Numa ditadura fica muito mais difícil a luta e a organização da nossa classe. É desse ponto de vista, da nossa classe, que devemos fazer esse debate. São os trabalhadores e o povo pobre os que mais têm a perder com a implantação de uma ditadura. Por isso, nossa classe precisa sim lutar contra toda tentativa de se impor novamente uma ditadura e exigir de instituições que se dizem defensoras da democracia, como o STF e o Congresso, que adotem medidas duras contra toda tentativa e ameaça de impor esse retrocesso ao país, como agora, no caso do deputado Daniel Silveira. E não só com ele…

 

SAÍDA

Fora Bolsonaro e Mourão! Nenhuma confiança no STF e no Parlamento!

Bolsonaro não abandona seu projeto ditatorial, em primeiro lugar, porque sabe que vai crescer a resistência contra seu governo, que é uma questão de tempo a explosão de revoltas da população. Ele precisa ter as mãos livres para sufocá-las com ainda mais violência contra o povo. Em segundo lugar, ele confia que o grande empresariado, que hoje rejeita o seu projeto de ditadura, amanhã possa apoiá-lo por medo das conflagrações sociais que possam ameaçar o seu controle sobre toda a sociedade. Sabe que a opinião do empresariado incidiria também sobre os militares, o que poderia garantir apoio a sua aventura autoritária.

Precisamos colocar para fora esse governo o quanto antes, não apenas para garantir vacinação para todos e todas, emprego e auxílio emergencial para os que necessitam, mas também para afastar o perigo que representa, na Presidência da República, um defensor aberto de um autogolpe para implantar uma ditadura. É um verdadeiro crime deixar de investir na luta agora, para esperar as eleições de 2022 como faz a direção do PT e seus satélites, o PCdoB e mesmo a direção PSOL. O PT já está em campanha eleitoral.

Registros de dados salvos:
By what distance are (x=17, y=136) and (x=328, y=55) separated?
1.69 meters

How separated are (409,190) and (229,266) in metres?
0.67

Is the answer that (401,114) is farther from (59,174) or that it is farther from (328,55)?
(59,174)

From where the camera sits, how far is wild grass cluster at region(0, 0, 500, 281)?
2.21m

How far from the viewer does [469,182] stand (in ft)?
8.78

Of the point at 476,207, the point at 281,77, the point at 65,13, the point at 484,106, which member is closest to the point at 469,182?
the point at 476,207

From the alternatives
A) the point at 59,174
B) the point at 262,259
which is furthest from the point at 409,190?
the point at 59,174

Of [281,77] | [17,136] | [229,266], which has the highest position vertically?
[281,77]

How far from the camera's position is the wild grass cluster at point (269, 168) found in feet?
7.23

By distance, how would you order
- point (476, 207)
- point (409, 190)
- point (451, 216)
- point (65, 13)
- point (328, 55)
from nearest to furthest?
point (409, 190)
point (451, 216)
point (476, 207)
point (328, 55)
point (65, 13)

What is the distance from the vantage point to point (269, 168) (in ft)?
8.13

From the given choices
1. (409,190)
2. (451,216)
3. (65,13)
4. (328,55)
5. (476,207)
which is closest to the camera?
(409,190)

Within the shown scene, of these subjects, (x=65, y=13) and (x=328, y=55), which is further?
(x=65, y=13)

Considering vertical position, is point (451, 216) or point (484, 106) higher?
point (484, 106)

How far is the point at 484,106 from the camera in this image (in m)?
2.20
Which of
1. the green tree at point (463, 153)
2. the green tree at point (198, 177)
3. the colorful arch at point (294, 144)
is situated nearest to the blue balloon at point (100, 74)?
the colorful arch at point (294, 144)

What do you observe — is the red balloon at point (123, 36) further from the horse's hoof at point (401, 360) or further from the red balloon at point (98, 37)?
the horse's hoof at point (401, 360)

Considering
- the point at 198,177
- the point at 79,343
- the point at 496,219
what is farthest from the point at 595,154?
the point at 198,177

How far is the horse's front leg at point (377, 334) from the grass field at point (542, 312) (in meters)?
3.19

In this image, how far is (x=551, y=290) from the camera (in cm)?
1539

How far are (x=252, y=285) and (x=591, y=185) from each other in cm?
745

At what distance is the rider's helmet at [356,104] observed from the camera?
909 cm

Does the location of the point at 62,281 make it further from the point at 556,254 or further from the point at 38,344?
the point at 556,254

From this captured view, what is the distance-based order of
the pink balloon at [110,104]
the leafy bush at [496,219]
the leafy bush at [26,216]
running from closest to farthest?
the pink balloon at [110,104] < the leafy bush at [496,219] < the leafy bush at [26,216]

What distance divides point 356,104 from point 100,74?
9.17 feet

Questões:
• a. Segundo o texto sobre Bolsonaro e a ditadura, por que Bolsonaro não abandona seu projeto ditatorial? Responda em até três frases.
• b. Troque "empresariado" por "patronato" ao reproduzir o trecho do texto sobre Bolsonaro e a ditadura entre "Fora Bolsonaro e" e "sua aventura autoritária.", inclusive.
• c. Prossiga com o texto sobre Bolsonaro e a ditadura a partir do ponto em que ele termina.

Respostas em ordem:
• a. Primeiro, porque sabe que a resistência contra seu governo vai crescer e que a explosão de revoltas da população é questão de tempo, e ele precisa ter as mãos livres para sufocá-las com ainda mais violência. Segundo, porque confia que o grande empresariado, que hoje rejeita o projeto, possa apoiá-lo amanhã por medo de conflagrações sociais que ameacem seu controle sobre a sociedade. Além disso, sabe que a opinião do empresariado incidiria sobre os militares, o que poderia garantir apoio à sua aventura autoritária.

• b.
Fora Bolsonaro e Mourão! Nenhuma confiança no STF e no Parlamento!

Bolsonaro não abandona seu projeto ditatorial, em primeiro lugar, porque sabe que vai crescer a resistência contra seu governo, que é uma questão de tempo a explosão de revoltas da população. Ele precisa ter as mãos livres para sufocá-las com ainda mais violência contra o povo. Em segundo lugar, ele confia que o grande patronato, que hoje rejeita o seu projeto de ditadura, amanhã possa apoiá-lo por medo das conflagrações sociais que possam ameaçar o seu controle sobre toda a sociedade. Sabe que a opinião do patronato incidiria também sobre os militares, o que poderia garantir apoio a sua aventura autoritária.

• c.
Devemos sim exigir do Congresso Nacional o impedimento de Bolsonaro, Mourão e todo esse governo, mas não podemos ter nenhuma ilusão de que essa instituição (ou mesmo o STF) vá tomar até o final as medidas necessárias contra esse governo. Assim como não são essas instituições que defenderão os trabalhadores e suas organizações da sanha criminosa e da violência de setores protofascistas e grupos de milicianos alimentados por Bolsonaro.

O caminho é a luta, a mobilização e a organização dos explorados e oprimidos

A única garantia de podermos colocar para fora esse governo é o povo mobilizado nas ruas. Não podemos depender desse antro de corruptos do Congresso, tampouco da cúpula do Poder Judiciário. Uma ampla mobilização de massas pode obrigar inclusive o empresariado a retirar a sustentação que dá hoje a Bolsonaro, empurrar o Congresso Nacional no rumo do impeachment, forçar a queda de todo o governo.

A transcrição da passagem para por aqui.